众宾客皆是一惊,不想其先是荡到韩松临面前,与其敬了一杯酒。

韩松临笑而饮。

那女子又荡到端王妃面前,亦敬了一杯酒。

云倾亦饮。

如是,乐声中,那女子点足荡到太子赵景恒跟前,与赵景恒斟酒。

赵景恒接盏,邀赵景洪起身,正欲说几句勉励之言。不料,那翠衣衫女子竟是突然发难,提剑朝赵景恒脖颈削去。

“骨碌碌——”一颗血淋淋的头颅翻滚到地上。堂上一阵静默,而那女子却不慌乱,竟是反手又斩向了赵景洪。

“骨碌碌——”又是一颗头颅滚落,船内尖叫声乍起。那翠衫女子却扬着眉转过身,掀飞面上的珠冠,提着沾血长剑,朗声与众人道:“诸位大人!我乃景恒殿下旧部王将军之女王玉剪。太子、六皇子残害忠良,罪本当诛!”
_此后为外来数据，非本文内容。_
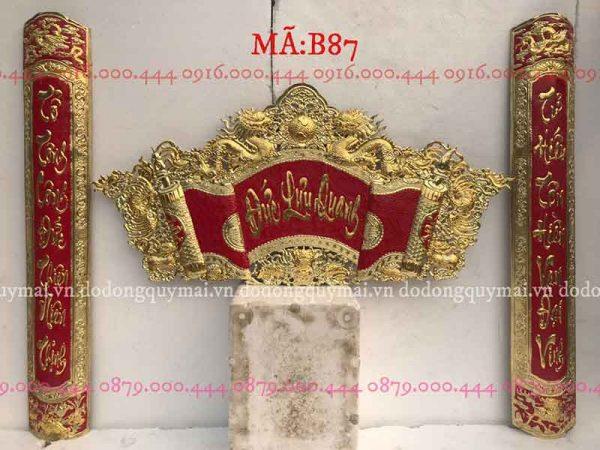 Cuốn thư câu đối dát vàng non dài 135cm đến 176cm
道罢,翠衫女子又跪地祷拜道:“列祖父兄!玉剪此生无憾了!”

当着翠衫女子一拜沾地,“嗖”得一根长剑从其后背穿胸而过。翠衫女子不敢置信地回头去望,只见蒋三虎提着一把长弓,从那两具无头的尸身旁猜了过来。

翠衫女子唇线蠕动,眸底写满了不可思议。

蒋三虎冷笑一声,连放三箭,厉声喝道:“太子洪福齐天!岂是尔等这些贱物能损伤的?还不快洒扫庭除,收拾妥当,迎太子入席!”

“至于这些女子!”蒋三虎回望台中已缩成一团的粉衫女子,冷哼道,“不知天高地厚,且速速捆了,投到牢中,好好看管,等候太子发落。”